• **Task**
Recast the listing below as a numbered list, leaving out any blank lines.

• **Entries drawn from a collection**

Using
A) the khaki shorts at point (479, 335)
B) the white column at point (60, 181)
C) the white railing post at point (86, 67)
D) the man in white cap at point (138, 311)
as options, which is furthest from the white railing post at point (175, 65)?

• **Solution for this problem**
1. Using
2. A) the khaki shorts at point (479, 335)
3. B) the white column at point (60, 181)
4. C) the white railing post at point (86, 67)
5. D) the man in white cap at point (138, 311)
6. as options, which is furthest from the white railing post at point (175, 65)?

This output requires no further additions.